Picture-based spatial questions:
::::::::::

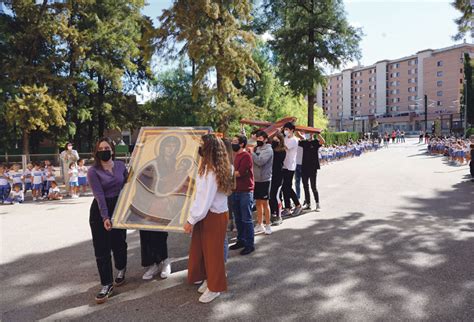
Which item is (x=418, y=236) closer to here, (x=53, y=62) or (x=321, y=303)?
(x=321, y=303)

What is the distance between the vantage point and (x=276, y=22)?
31.5 m

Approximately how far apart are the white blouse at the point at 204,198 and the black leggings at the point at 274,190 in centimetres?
344

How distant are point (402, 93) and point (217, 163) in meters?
107

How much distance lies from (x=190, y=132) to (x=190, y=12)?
1343 centimetres

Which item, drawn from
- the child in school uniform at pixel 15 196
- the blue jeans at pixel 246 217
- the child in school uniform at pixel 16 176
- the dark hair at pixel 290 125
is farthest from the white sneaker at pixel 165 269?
the child in school uniform at pixel 16 176

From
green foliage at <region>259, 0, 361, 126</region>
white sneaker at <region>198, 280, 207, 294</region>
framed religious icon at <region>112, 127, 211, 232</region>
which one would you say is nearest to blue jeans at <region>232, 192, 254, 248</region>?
white sneaker at <region>198, 280, 207, 294</region>

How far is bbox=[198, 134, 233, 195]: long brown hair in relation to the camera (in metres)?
3.96

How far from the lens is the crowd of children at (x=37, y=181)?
1170cm

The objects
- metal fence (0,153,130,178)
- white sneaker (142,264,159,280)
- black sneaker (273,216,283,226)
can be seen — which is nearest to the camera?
white sneaker (142,264,159,280)

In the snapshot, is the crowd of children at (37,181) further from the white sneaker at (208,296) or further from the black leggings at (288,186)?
the white sneaker at (208,296)

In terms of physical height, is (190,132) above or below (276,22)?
below

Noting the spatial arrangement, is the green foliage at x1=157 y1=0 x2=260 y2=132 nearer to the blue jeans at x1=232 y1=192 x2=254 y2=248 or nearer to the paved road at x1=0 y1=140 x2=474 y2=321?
the paved road at x1=0 y1=140 x2=474 y2=321

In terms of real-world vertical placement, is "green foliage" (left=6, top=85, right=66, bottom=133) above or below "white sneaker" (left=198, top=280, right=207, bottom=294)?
above

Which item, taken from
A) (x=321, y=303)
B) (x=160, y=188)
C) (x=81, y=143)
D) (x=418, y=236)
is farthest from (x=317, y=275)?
(x=81, y=143)
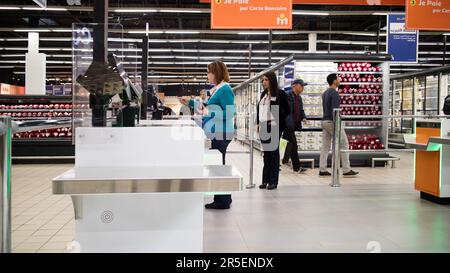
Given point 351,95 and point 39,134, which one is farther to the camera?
point 351,95

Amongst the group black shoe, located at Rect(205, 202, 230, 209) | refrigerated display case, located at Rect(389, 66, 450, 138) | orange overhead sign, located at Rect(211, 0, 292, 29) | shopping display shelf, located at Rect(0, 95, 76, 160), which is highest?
orange overhead sign, located at Rect(211, 0, 292, 29)

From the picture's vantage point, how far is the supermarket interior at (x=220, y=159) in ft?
6.48

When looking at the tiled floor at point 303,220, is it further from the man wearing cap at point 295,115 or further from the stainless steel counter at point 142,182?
the stainless steel counter at point 142,182

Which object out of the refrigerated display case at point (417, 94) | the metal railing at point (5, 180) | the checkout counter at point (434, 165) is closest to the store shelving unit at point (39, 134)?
the checkout counter at point (434, 165)

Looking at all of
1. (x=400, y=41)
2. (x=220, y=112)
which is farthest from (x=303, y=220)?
(x=400, y=41)

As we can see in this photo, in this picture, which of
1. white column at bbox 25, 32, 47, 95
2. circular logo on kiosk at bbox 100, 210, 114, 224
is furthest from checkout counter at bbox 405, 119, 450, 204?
white column at bbox 25, 32, 47, 95

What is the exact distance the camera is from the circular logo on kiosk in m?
2.07

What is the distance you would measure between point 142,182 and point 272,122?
4314 millimetres

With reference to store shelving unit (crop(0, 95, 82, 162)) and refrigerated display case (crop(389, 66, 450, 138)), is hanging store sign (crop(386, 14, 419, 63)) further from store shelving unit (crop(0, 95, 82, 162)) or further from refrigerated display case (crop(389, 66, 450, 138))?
store shelving unit (crop(0, 95, 82, 162))

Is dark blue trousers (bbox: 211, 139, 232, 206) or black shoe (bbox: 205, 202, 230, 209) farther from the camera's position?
black shoe (bbox: 205, 202, 230, 209)

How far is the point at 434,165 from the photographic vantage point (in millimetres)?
5113

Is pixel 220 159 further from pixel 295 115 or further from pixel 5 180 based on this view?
pixel 295 115

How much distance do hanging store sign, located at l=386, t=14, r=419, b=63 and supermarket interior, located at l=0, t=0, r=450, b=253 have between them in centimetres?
4

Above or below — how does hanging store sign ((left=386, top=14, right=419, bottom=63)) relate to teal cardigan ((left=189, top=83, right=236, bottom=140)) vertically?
above
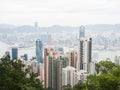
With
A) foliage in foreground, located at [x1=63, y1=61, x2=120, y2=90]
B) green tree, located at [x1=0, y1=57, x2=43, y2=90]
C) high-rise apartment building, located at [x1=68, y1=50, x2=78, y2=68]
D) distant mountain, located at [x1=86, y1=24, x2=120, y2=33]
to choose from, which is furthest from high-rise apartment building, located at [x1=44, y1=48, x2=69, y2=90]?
distant mountain, located at [x1=86, y1=24, x2=120, y2=33]

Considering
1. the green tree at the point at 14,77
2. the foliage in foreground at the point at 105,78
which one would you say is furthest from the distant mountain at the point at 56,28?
the foliage in foreground at the point at 105,78

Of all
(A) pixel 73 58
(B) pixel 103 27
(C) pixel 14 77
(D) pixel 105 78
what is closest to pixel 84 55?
(A) pixel 73 58

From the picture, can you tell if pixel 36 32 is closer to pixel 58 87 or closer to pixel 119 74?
pixel 58 87

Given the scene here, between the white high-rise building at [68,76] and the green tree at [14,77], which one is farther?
the white high-rise building at [68,76]

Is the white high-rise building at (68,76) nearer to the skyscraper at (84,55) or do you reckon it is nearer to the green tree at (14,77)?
the skyscraper at (84,55)

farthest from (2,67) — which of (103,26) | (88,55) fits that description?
(103,26)

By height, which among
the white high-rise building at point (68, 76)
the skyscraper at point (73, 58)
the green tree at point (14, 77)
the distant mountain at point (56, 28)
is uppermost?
the distant mountain at point (56, 28)

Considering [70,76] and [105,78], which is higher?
[105,78]

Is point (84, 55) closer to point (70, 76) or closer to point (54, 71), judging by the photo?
point (70, 76)
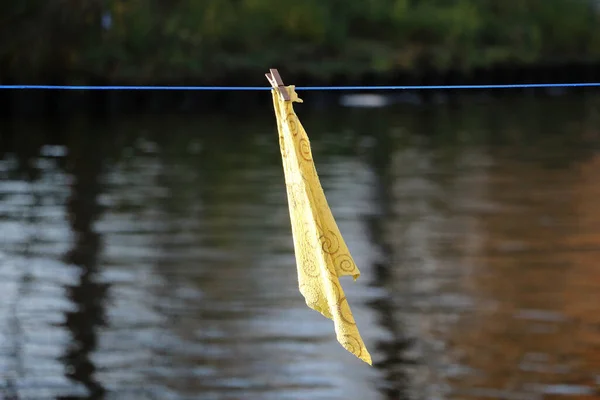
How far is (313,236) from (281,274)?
14.0 feet

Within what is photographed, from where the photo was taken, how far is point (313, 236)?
426 cm

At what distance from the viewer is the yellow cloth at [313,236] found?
4.24 meters

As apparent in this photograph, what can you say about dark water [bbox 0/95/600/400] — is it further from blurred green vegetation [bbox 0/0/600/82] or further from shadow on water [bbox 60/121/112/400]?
blurred green vegetation [bbox 0/0/600/82]

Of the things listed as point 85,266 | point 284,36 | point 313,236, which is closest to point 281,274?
point 85,266

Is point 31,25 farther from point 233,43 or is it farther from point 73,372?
point 73,372


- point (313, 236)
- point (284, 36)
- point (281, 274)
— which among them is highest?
point (284, 36)

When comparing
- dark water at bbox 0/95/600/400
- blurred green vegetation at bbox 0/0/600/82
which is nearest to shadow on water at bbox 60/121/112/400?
dark water at bbox 0/95/600/400

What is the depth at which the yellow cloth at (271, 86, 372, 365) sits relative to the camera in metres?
4.24

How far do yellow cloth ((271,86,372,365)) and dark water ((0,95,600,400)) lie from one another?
4.63 feet

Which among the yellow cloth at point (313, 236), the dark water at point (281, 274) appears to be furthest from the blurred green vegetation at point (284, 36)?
the yellow cloth at point (313, 236)

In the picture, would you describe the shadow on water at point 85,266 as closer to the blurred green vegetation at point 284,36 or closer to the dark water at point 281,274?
the dark water at point 281,274

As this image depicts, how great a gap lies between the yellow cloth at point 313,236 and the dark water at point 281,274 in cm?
141

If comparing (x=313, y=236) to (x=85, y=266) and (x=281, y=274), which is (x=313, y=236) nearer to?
(x=281, y=274)

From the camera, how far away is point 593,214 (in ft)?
36.4
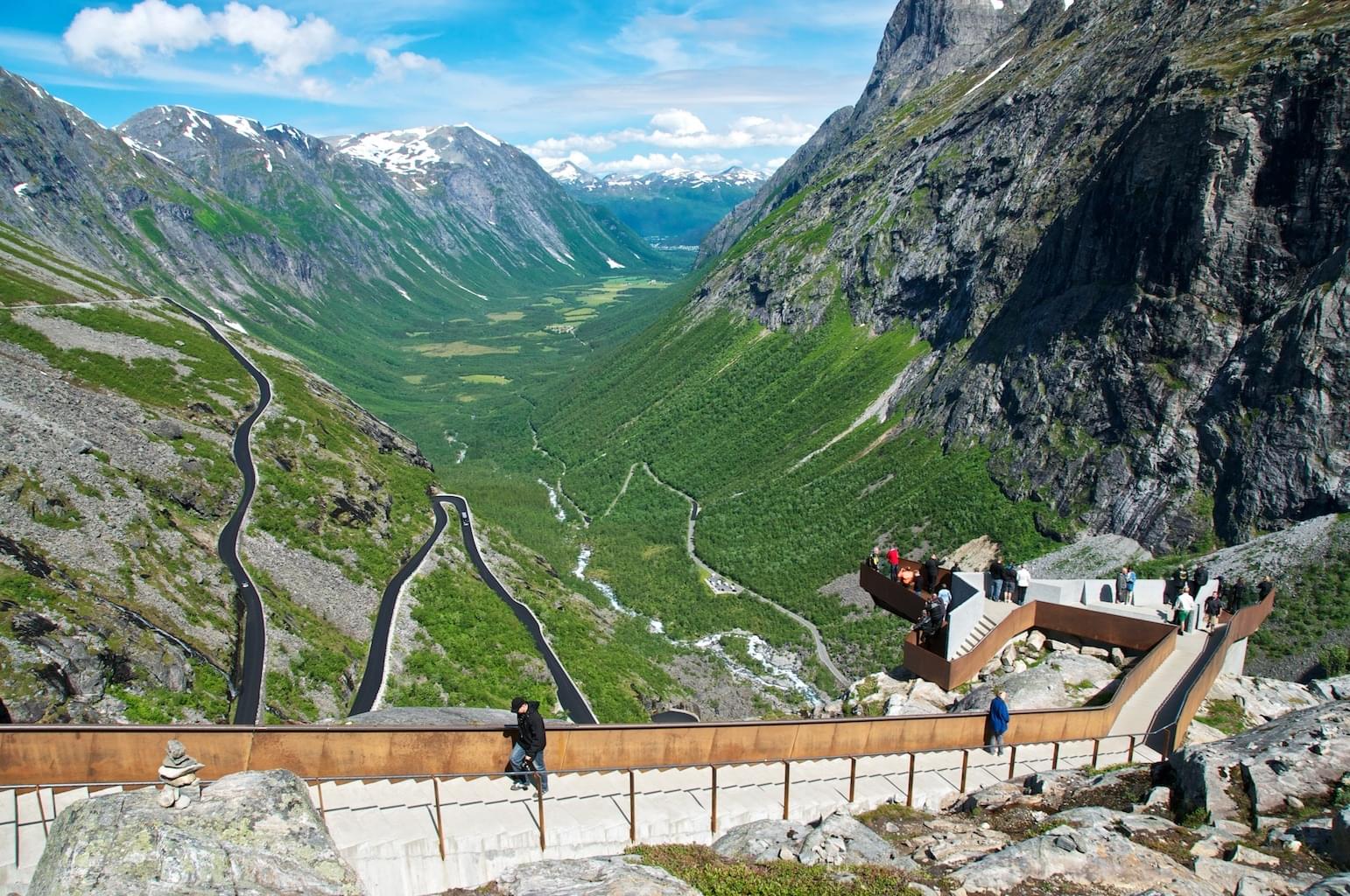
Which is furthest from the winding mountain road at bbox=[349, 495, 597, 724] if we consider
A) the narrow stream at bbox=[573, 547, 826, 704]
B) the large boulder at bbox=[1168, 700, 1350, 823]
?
the large boulder at bbox=[1168, 700, 1350, 823]

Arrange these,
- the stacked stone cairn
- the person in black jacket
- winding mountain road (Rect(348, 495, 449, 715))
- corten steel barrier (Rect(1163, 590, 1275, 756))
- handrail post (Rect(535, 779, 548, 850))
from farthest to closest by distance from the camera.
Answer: winding mountain road (Rect(348, 495, 449, 715))
corten steel barrier (Rect(1163, 590, 1275, 756))
the person in black jacket
handrail post (Rect(535, 779, 548, 850))
the stacked stone cairn

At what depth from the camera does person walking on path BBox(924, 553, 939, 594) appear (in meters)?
40.9

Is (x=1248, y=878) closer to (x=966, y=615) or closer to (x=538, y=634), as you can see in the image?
(x=966, y=615)

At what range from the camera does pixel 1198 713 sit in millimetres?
Answer: 28750

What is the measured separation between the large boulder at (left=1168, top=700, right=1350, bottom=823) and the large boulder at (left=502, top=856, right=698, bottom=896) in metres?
11.9

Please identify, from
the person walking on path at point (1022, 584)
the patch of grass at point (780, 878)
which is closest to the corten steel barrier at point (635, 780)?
the patch of grass at point (780, 878)

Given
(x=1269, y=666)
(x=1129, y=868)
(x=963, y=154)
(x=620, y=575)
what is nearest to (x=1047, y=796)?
(x=1129, y=868)

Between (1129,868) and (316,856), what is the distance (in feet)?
48.1

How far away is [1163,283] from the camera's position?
8106cm

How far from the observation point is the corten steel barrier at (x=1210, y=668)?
2502 centimetres

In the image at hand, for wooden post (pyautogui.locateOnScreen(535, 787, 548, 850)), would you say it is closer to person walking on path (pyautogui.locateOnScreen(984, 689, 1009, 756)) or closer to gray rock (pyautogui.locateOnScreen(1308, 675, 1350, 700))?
person walking on path (pyautogui.locateOnScreen(984, 689, 1009, 756))

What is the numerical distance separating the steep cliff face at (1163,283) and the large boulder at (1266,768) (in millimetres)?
51702

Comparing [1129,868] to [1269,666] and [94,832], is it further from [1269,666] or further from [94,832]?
[1269,666]

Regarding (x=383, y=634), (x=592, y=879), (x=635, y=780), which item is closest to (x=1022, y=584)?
(x=635, y=780)
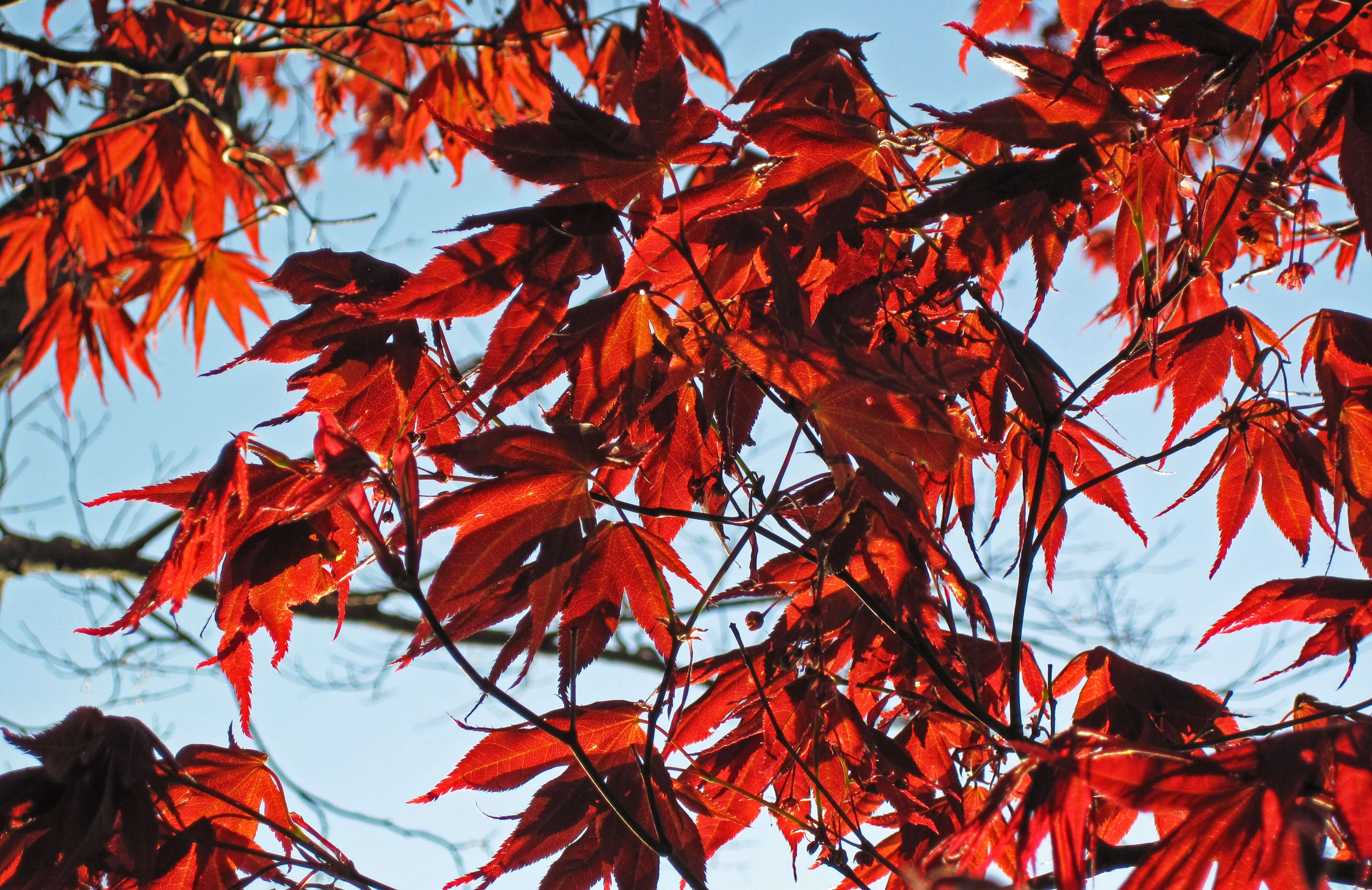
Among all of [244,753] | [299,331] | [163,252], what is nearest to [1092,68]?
[299,331]

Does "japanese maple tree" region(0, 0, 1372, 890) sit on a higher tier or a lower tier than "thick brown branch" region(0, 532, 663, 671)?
lower

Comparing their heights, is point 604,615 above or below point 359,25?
below

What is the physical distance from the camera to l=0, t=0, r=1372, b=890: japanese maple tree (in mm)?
683

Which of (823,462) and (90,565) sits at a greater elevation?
(90,565)

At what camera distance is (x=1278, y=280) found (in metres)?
1.06

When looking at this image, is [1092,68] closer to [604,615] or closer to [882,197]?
[882,197]

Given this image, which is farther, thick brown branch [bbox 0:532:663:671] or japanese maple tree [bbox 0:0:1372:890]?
thick brown branch [bbox 0:532:663:671]

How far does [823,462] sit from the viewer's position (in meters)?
0.86

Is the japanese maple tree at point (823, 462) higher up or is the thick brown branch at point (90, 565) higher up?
the thick brown branch at point (90, 565)

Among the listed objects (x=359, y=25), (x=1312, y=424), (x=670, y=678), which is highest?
(x=359, y=25)

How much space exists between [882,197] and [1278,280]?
586mm

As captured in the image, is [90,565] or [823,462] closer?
[823,462]

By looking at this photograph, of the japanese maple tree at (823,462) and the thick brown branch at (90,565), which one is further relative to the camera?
the thick brown branch at (90,565)

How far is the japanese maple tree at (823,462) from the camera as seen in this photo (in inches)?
26.9
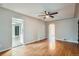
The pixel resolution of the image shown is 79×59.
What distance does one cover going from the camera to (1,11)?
205 cm

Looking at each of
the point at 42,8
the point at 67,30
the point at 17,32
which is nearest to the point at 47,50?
the point at 67,30

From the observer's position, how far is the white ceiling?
2.10 m

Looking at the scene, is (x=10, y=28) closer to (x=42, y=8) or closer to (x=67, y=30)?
(x=42, y=8)

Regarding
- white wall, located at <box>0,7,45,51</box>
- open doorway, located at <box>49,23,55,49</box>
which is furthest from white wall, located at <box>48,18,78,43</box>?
white wall, located at <box>0,7,45,51</box>

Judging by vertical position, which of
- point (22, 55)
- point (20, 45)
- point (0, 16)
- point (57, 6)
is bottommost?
point (22, 55)

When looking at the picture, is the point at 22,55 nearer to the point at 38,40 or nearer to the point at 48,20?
the point at 38,40

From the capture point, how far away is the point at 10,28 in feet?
6.95

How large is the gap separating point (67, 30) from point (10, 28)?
4.02 feet

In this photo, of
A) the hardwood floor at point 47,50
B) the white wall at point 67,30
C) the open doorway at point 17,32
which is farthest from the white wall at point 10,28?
the white wall at point 67,30

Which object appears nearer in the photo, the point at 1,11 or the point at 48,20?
the point at 1,11

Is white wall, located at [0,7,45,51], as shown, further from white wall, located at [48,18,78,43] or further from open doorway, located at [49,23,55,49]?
white wall, located at [48,18,78,43]

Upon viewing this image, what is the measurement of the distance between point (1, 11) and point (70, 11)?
1438 millimetres

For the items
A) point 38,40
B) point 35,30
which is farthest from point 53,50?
point 35,30

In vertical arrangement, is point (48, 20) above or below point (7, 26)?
above
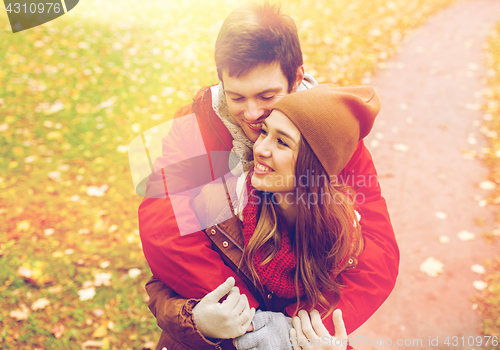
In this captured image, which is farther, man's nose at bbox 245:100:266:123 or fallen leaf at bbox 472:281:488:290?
fallen leaf at bbox 472:281:488:290

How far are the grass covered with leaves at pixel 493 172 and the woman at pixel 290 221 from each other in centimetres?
204

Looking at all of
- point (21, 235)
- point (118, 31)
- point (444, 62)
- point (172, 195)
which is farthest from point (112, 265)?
point (444, 62)

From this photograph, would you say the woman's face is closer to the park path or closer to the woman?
the woman

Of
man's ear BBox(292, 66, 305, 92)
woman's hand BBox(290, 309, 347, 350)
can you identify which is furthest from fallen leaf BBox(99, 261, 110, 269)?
man's ear BBox(292, 66, 305, 92)

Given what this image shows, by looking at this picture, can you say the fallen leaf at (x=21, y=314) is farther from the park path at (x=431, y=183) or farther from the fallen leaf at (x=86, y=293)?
the park path at (x=431, y=183)

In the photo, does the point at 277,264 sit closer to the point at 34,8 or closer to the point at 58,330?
the point at 58,330

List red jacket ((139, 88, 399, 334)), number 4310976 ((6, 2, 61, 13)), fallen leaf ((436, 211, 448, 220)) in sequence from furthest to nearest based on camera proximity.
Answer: number 4310976 ((6, 2, 61, 13))
fallen leaf ((436, 211, 448, 220))
red jacket ((139, 88, 399, 334))

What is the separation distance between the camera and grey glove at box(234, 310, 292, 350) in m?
1.45

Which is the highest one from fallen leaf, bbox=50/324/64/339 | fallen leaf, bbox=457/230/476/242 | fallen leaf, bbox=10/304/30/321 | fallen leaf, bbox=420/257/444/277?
fallen leaf, bbox=10/304/30/321

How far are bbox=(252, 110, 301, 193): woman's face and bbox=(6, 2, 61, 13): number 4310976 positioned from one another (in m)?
6.89

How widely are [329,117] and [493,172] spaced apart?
3.89 m

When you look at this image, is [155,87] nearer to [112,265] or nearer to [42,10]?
[112,265]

::::::::::

- **Goal**: Starting at the line with "From this photograph, would", copy every line up to and including the last one in the entries above.

- **Solution to this task**:
From this photograph, would you say the woman's face is closer to the park path or closer to the woman?
the woman

Of
man's ear BBox(292, 66, 305, 92)
woman's hand BBox(290, 309, 347, 350)
can you identify which is furthest from fallen leaf BBox(99, 261, 110, 269)?
man's ear BBox(292, 66, 305, 92)

Given what this image shows, by looking at this picture, can you say the fallen leaf at (x=21, y=314) is farther from the park path at (x=431, y=183) or farther from the fallen leaf at (x=86, y=293)?
the park path at (x=431, y=183)

In the photo, does the point at 277,264 sit closer to the point at 34,8 or closer to the point at 58,330?
the point at 58,330

List red jacket ((139, 88, 399, 334)), number 4310976 ((6, 2, 61, 13)), fallen leaf ((436, 211, 448, 220)) in sequence from furthest to nearest based on camera proximity.
Answer: number 4310976 ((6, 2, 61, 13))
fallen leaf ((436, 211, 448, 220))
red jacket ((139, 88, 399, 334))

What is the separation distance between the camera and grey glove at box(234, 310, 292, 350) in m?
1.45

Which is the highest one from fallen leaf, bbox=50/324/64/339 | fallen leaf, bbox=457/230/476/242 | fallen leaf, bbox=10/304/30/321 | fallen leaf, bbox=420/257/444/277?
fallen leaf, bbox=10/304/30/321

How far are bbox=(252, 110, 301, 193): woman's face and bbox=(6, 2, 61, 13): number 4310976 positioned from one another (in m)?
6.89

How widely are [329,117] and [493,172] spaced apart?
3.89 m

When you look at this image, is [155,87] nearer to [112,265] or nearer to [42,10]?
[112,265]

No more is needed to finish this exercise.